Hepatoblastoma (HB), is the most common liver cancer in children. It presents as a painful, tumorous mass in the abdomen and mainly affects children up to three years old, especially those who have been born prematurely or with very low birth weight.
Surgery to remove the tumor and preoperative chemotherapy prior to such an operation have proved to cure many patients of the illness, but prognoses amongst HB patients also vary widely.
The underlying causes remain unknown and hereditary predisposition and molecular aberrations that lead to these variations in outcomes are not well understood. The term molecular aberration refers to anything unusual about genes that causes alterations in how they are expressed (activated). These can be mutations, duplications of stretches of DNA, or unusual patterns of DNA methylation.
Methylation and de-methylation involve the addition or removal, respectively, of a single carbon and three hydrogen atoms (a methyl group) to molecules throughout the body, working as billions of little on/off switches. In the case of DNA, the methyl groups are added or removed from the cytosine nucleotides along stretches of genes.
Methylation of cytosines is heavily involved in gene expression levels, and it also provides an important epigenetic function—or how your environment and even behaviors can change how your body reads a DNA sequence—that is fundamental to how cells turn themselves into different types for this or that bodily function especially in development process.
In addition, comprehensive genomic analyses of the HB tumor cells (the set of all genetic material in them) have shown that they have some of the fewest genetic mutations of all pediatric solid tumors. This strongly suggested epigenetic changes are contributing to what gives rise to the disease.
“In order to improve outcomes of HB patients, we really needed to know what these epigenetic drivers are,” said Eiso Hiyama of Hiroshima University’s Natural Science Center for Basic Research and Development, “and explore what the ‘cell of origin’ is—basically where it all starts.”
So the team performed genomic, epigenomic and methylation profiling of 163 untreated pediatric liver tumors. There were three main parts to the investigation.
First, the researchers identified genetic variations to clarify the genomic drivers of HB and thus the hereditary aspects of cancer predisposition. Second, they profiled the ‘methylome’—the set of all methylation modifications in the genome—in order to uncover the diverse pathways of HB cancer origin. These different pathways were in turn categorized according to their environmental effects and in so doing, the scientists revealed the distinct subtypes of cancer origin that are related to different pathological features, genomic alterations and gene expression.
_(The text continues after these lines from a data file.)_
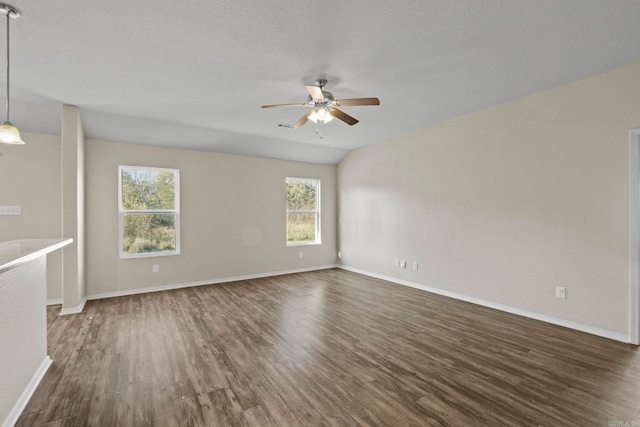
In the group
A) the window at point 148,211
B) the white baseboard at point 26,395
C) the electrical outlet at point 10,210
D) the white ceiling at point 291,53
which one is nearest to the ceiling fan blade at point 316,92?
the white ceiling at point 291,53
Finally, the team brought together clinical information and all these molecular features to develop a precise stratification of different types of HB patients.
Common to most cases, they found that cancer genesis is driven by a boost in production of the transcription factor ASCL2 and the selective methylation patterns of Insulin-Like Growth Factor 2 (ILGF2).
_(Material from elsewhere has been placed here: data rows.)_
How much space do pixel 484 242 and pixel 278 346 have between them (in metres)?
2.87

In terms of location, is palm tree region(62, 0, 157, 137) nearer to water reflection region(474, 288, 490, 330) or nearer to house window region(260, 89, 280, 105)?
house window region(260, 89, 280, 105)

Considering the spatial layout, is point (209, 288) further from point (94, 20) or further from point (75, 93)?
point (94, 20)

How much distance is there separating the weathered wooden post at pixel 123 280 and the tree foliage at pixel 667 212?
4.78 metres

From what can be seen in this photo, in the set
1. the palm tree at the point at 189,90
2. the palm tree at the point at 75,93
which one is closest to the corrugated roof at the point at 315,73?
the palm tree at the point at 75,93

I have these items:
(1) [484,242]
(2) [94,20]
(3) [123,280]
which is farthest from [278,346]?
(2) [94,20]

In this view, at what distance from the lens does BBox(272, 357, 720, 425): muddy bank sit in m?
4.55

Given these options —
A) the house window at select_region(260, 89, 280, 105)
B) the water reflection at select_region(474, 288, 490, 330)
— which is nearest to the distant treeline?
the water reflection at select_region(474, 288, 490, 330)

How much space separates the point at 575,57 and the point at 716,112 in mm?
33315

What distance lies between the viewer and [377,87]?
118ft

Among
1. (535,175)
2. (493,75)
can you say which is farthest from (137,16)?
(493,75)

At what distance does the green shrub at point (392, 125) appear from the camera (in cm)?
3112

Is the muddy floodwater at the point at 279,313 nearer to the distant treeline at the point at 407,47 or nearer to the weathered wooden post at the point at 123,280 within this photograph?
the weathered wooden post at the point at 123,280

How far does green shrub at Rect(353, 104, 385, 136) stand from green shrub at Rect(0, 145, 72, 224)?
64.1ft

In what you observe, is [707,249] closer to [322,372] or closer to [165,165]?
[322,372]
Transcription factors control the rate of transcription of genetic information from DNA to messenger RNA (the chain of molecules that plays an intermediary role in genetic activity. Messenger RNA reads and replicates the DNA recipe in a form that can then go on to ‘translate’ the recipe into the various types of proteins that make up most parts of the body. The ASCL2 transcription factor in particular plays an essential role in this process in the cells that turn into tissue in the very area of the body where HB cancers appear.
IGF2, meanwhile, is believed to stimulate the growth of tissues and differentiation of cells in children.
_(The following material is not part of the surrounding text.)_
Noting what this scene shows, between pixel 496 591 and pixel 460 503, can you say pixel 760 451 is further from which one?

The methylation profiling also revealed that HB cancers are characterized by a decrease in the number of methylated cytosines in enhancer regions. Enhancer regions of genetic code are the sites where transcription factors bind to it—in this case, the regions where ASCL2 binds to the DNA. This results in prolonged extra production of ASCL2. This, together with methylation patterns of IGF2 similar to that of fetal livers, suggests the ‘cell of origin’ is a premature hepatoblast. A hepatoblast is the precursor in the fetus of a hepatocyte, or fully formed liver cell, and it is very similar in various ways to intestinal epithelial cells—the protective cells that line the outer surfaces of organs and which, like cancers, tend to proliferate wildly.
This systematic profiling of HB tumors should now allow for more accurate ranking of risk faced by different patients and of genomic therapies more appropriate to their particular circumstances.